Last week six elementary schools—three in Urbana and three in Champaign—marked the second local observance of International Walk to School Day. This event encourages walking to school as a way of promoting children’s health, reducing fuel consumption and air pollution, and emphasizing the need for safe routes for walking and bicycling.

Now these are all fine reasons to walk to school, but they’re a little heavy on virtue. I would emphasize in addition that it is enjoyable for children to walk to school, and a treat for parents who have the opportunity to walk with them.

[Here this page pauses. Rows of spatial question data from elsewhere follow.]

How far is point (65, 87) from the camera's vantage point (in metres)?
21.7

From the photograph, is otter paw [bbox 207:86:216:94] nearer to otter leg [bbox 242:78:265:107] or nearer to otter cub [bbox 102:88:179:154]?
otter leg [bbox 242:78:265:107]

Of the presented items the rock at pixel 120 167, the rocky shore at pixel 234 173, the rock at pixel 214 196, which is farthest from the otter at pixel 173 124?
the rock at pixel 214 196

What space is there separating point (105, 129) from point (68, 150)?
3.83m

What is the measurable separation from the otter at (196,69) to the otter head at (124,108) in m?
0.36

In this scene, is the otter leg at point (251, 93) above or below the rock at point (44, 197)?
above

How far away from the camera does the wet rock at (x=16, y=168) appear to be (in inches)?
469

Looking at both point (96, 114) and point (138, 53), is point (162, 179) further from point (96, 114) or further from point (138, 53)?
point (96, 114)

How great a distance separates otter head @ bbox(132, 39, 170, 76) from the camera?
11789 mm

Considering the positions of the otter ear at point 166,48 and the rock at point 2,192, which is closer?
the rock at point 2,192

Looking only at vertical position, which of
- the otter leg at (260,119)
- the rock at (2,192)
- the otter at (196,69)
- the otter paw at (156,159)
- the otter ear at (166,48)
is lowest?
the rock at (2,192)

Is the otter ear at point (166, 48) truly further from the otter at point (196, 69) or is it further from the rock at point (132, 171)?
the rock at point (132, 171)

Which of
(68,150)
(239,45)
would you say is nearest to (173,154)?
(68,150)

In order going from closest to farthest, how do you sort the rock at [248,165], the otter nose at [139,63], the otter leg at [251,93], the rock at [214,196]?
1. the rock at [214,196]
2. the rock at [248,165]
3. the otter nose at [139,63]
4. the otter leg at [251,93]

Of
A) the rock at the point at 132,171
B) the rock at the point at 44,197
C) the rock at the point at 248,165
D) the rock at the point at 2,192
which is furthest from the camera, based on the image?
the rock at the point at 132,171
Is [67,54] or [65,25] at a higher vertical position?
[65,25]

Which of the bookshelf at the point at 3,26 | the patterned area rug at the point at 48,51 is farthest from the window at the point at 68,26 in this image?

The walk to and from school is a great time to enjoy listening to kids. They’re not distracted by books or tv or computers or toys. And parents who are walking with them are free to listen instead of focusing on the demands of driving. In the morning you may be reminded of the kinds of things that kids look forward to in a day, whether that’s time to work on a special project in class, free time in P. E., band, or just what’s on the menu for lunch. In the afternoon, you may find out what children have learned in class, but you’re just as likely to hear what was gross, what was funny, who was mean or nice to whom—the kinds of things that really occupy kids.

Walking to school is also a great way to enjoy the natural world, even in a relatively urban setting. After all, any walk can be a nature hike if you approach it as one. Walking to school gives kids a chance to investigate the ants that sometimes pile up around cracks in the sidewalk, it gives them time to wonder why squirrels chase each other the way they do, and it provides excellent opportunities to smash acorns, kick walnuts, or collect buckeyes.

And on top of that, walking to school is good for kids and the environment.

Of course walking also promotes wellness in adults, and beginning today the U of I is hosting a three-day conference for researchers from around the world who study the connections between walking and health.

Conference organizers also hope to engage the community with a number of “legs on” activities. Chief among these is a massive “Walk Toward Wellness” on the main quad at the U of I tomorrow, which will be led by Chancellor Richard Herman and his wife Susan. Registration for the walk will begin at 11, and the walk itself will start after an introduction by interim Provost Jesse Delia at noon.

So, if you can, walk your kids to school tomorrow, or walk on over to the quad at noon.